*DOCUMENT TEXT*
>> start
Here is one way of evaluating Nate's argument using the same election result data that incorporates probability. It's very much constrained by the data, but that's kind of the point - looking just at a couple of election results doesn't tell us much.

The core question is: could the vote share gap that Nate identifies be due to chance?

Let's imagine that the Democratic party candidate's two-party vote share in any given state is modeled by the following process

$$v_i = \mu + \delta_i + \epsilon_i$$

$v_i$ represents the two-party vote share in state $i$ received by the Democratic party candidate. $\mu$ is the 'fixed' "national" component of the vote - the component of the vote accounted for by national-level factors like economic growth. It does not vary from state-to-state. $\delta_i$ is the 'fixed' state component of the vote share - it reflects the static attributes of the state like demographics. For a state like California, it would be positive. For Wyoming, negative. This is the attribute that we're interested in. In particular, can we say with confidence from the evidence that Colorado, Obama's "firewall" state, structurally favors the Democrats more than a state like Virginia where the President's electoral performance roughly matched the popular vote? Or, is the gap that we observe attributable to random variation.
>> end
Region labeling data
>> start
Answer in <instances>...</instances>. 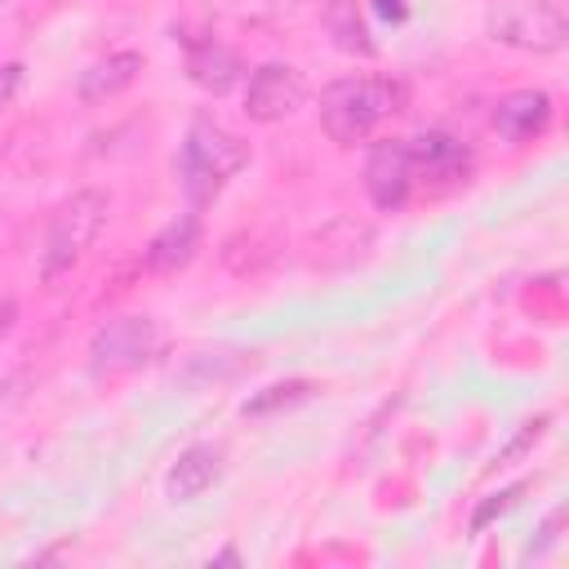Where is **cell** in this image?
Here are the masks:
<instances>
[{"mask_svg":"<svg viewBox=\"0 0 569 569\" xmlns=\"http://www.w3.org/2000/svg\"><path fill=\"white\" fill-rule=\"evenodd\" d=\"M405 102H409V89L396 76H342L320 93V129L329 133V142L356 147L382 120L400 116Z\"/></svg>","mask_w":569,"mask_h":569,"instance_id":"1","label":"cell"},{"mask_svg":"<svg viewBox=\"0 0 569 569\" xmlns=\"http://www.w3.org/2000/svg\"><path fill=\"white\" fill-rule=\"evenodd\" d=\"M173 164H178V182H182L191 209L200 213V209L213 204V200L222 196V187L249 164V142H244L240 133L222 129L218 120L200 116V120H191V129H187V138H182Z\"/></svg>","mask_w":569,"mask_h":569,"instance_id":"2","label":"cell"},{"mask_svg":"<svg viewBox=\"0 0 569 569\" xmlns=\"http://www.w3.org/2000/svg\"><path fill=\"white\" fill-rule=\"evenodd\" d=\"M107 213H111V196L98 191V187H84V191L67 196L58 204V213L49 218V231H44L40 280H58L71 267H80V258L89 253V244L107 227Z\"/></svg>","mask_w":569,"mask_h":569,"instance_id":"3","label":"cell"},{"mask_svg":"<svg viewBox=\"0 0 569 569\" xmlns=\"http://www.w3.org/2000/svg\"><path fill=\"white\" fill-rule=\"evenodd\" d=\"M485 31L520 53H560L569 44V13L560 0H498L485 13Z\"/></svg>","mask_w":569,"mask_h":569,"instance_id":"4","label":"cell"},{"mask_svg":"<svg viewBox=\"0 0 569 569\" xmlns=\"http://www.w3.org/2000/svg\"><path fill=\"white\" fill-rule=\"evenodd\" d=\"M160 347V329L151 316H116L89 338V369L98 378H120L142 369Z\"/></svg>","mask_w":569,"mask_h":569,"instance_id":"5","label":"cell"},{"mask_svg":"<svg viewBox=\"0 0 569 569\" xmlns=\"http://www.w3.org/2000/svg\"><path fill=\"white\" fill-rule=\"evenodd\" d=\"M365 191L373 209L396 213L409 204L413 187V160H409V138H378L365 156Z\"/></svg>","mask_w":569,"mask_h":569,"instance_id":"6","label":"cell"},{"mask_svg":"<svg viewBox=\"0 0 569 569\" xmlns=\"http://www.w3.org/2000/svg\"><path fill=\"white\" fill-rule=\"evenodd\" d=\"M307 102V80L298 67L289 62H262L249 84H244V116L253 124H276L289 120L298 107Z\"/></svg>","mask_w":569,"mask_h":569,"instance_id":"7","label":"cell"},{"mask_svg":"<svg viewBox=\"0 0 569 569\" xmlns=\"http://www.w3.org/2000/svg\"><path fill=\"white\" fill-rule=\"evenodd\" d=\"M409 160H413V187L422 182L427 191H453L471 178V151L453 133L427 129L409 138Z\"/></svg>","mask_w":569,"mask_h":569,"instance_id":"8","label":"cell"},{"mask_svg":"<svg viewBox=\"0 0 569 569\" xmlns=\"http://www.w3.org/2000/svg\"><path fill=\"white\" fill-rule=\"evenodd\" d=\"M373 249V227L360 218H333L325 222L311 240H307V267L316 271H342L356 267L360 258H369Z\"/></svg>","mask_w":569,"mask_h":569,"instance_id":"9","label":"cell"},{"mask_svg":"<svg viewBox=\"0 0 569 569\" xmlns=\"http://www.w3.org/2000/svg\"><path fill=\"white\" fill-rule=\"evenodd\" d=\"M489 124L498 129L502 142H533L551 129V93L547 89H511L493 102Z\"/></svg>","mask_w":569,"mask_h":569,"instance_id":"10","label":"cell"},{"mask_svg":"<svg viewBox=\"0 0 569 569\" xmlns=\"http://www.w3.org/2000/svg\"><path fill=\"white\" fill-rule=\"evenodd\" d=\"M222 471H227L222 445H191V449H182L178 462L169 467L164 493H169L173 502H191V498H200L204 489H213V485L222 480Z\"/></svg>","mask_w":569,"mask_h":569,"instance_id":"11","label":"cell"},{"mask_svg":"<svg viewBox=\"0 0 569 569\" xmlns=\"http://www.w3.org/2000/svg\"><path fill=\"white\" fill-rule=\"evenodd\" d=\"M200 213L191 209V213H178L173 222H164L156 236H151V244H147V253H142V267L147 271H156V276H173V271H182L191 258H196V249H200Z\"/></svg>","mask_w":569,"mask_h":569,"instance_id":"12","label":"cell"},{"mask_svg":"<svg viewBox=\"0 0 569 569\" xmlns=\"http://www.w3.org/2000/svg\"><path fill=\"white\" fill-rule=\"evenodd\" d=\"M187 76H191L204 93L222 98V93H231V89L240 84L244 62H240V53H236L231 44H222V40H200V44L187 49Z\"/></svg>","mask_w":569,"mask_h":569,"instance_id":"13","label":"cell"},{"mask_svg":"<svg viewBox=\"0 0 569 569\" xmlns=\"http://www.w3.org/2000/svg\"><path fill=\"white\" fill-rule=\"evenodd\" d=\"M138 71H142V53H133V49L107 53V58H98V62H89V67L80 71L76 98L89 102V107H93V102H107V98L124 93V89L138 80Z\"/></svg>","mask_w":569,"mask_h":569,"instance_id":"14","label":"cell"},{"mask_svg":"<svg viewBox=\"0 0 569 569\" xmlns=\"http://www.w3.org/2000/svg\"><path fill=\"white\" fill-rule=\"evenodd\" d=\"M316 391H320V387H316L311 378H284V382H271V387L253 391V396L240 405V413H244V418H267V413H280V409H293V405L311 400Z\"/></svg>","mask_w":569,"mask_h":569,"instance_id":"15","label":"cell"},{"mask_svg":"<svg viewBox=\"0 0 569 569\" xmlns=\"http://www.w3.org/2000/svg\"><path fill=\"white\" fill-rule=\"evenodd\" d=\"M525 489H529V485L520 480V485H507V489H498V493H489V498H485V502L476 507V516H471V529L480 533V529H485V525H489L493 516H502V511H511V507H516V498H520Z\"/></svg>","mask_w":569,"mask_h":569,"instance_id":"16","label":"cell"},{"mask_svg":"<svg viewBox=\"0 0 569 569\" xmlns=\"http://www.w3.org/2000/svg\"><path fill=\"white\" fill-rule=\"evenodd\" d=\"M542 427H547V413H538L533 422H525V427H520V436H516V440H511V445H507V449H502V453H498L493 462L502 467V462H511V458H520V453H525V449H529V445H533V440L542 436Z\"/></svg>","mask_w":569,"mask_h":569,"instance_id":"17","label":"cell"},{"mask_svg":"<svg viewBox=\"0 0 569 569\" xmlns=\"http://www.w3.org/2000/svg\"><path fill=\"white\" fill-rule=\"evenodd\" d=\"M18 89H22V62H4L0 67V116L9 111V102L18 98Z\"/></svg>","mask_w":569,"mask_h":569,"instance_id":"18","label":"cell"},{"mask_svg":"<svg viewBox=\"0 0 569 569\" xmlns=\"http://www.w3.org/2000/svg\"><path fill=\"white\" fill-rule=\"evenodd\" d=\"M560 525H565V511L556 507V511H551V516L542 520V529H538V542L529 547V556H542V551H547V547L556 542V533H560Z\"/></svg>","mask_w":569,"mask_h":569,"instance_id":"19","label":"cell"},{"mask_svg":"<svg viewBox=\"0 0 569 569\" xmlns=\"http://www.w3.org/2000/svg\"><path fill=\"white\" fill-rule=\"evenodd\" d=\"M378 13H382V18H396V22H400V18H405V0H378Z\"/></svg>","mask_w":569,"mask_h":569,"instance_id":"20","label":"cell"},{"mask_svg":"<svg viewBox=\"0 0 569 569\" xmlns=\"http://www.w3.org/2000/svg\"><path fill=\"white\" fill-rule=\"evenodd\" d=\"M13 316H18V307H13L9 298H4V302H0V338H4L9 329H13Z\"/></svg>","mask_w":569,"mask_h":569,"instance_id":"21","label":"cell"},{"mask_svg":"<svg viewBox=\"0 0 569 569\" xmlns=\"http://www.w3.org/2000/svg\"><path fill=\"white\" fill-rule=\"evenodd\" d=\"M209 565H240V551H236V547H222V551H218Z\"/></svg>","mask_w":569,"mask_h":569,"instance_id":"22","label":"cell"}]
</instances>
>> end
*WHAT THE EXERCISE ASKS*
In the vote-share text, what does the term $\mu$ represent?

*ANSWER TO THE TASK*
The fixed national component of the vote, accounted for by national-level factors like economic growth, which does not vary from state to state.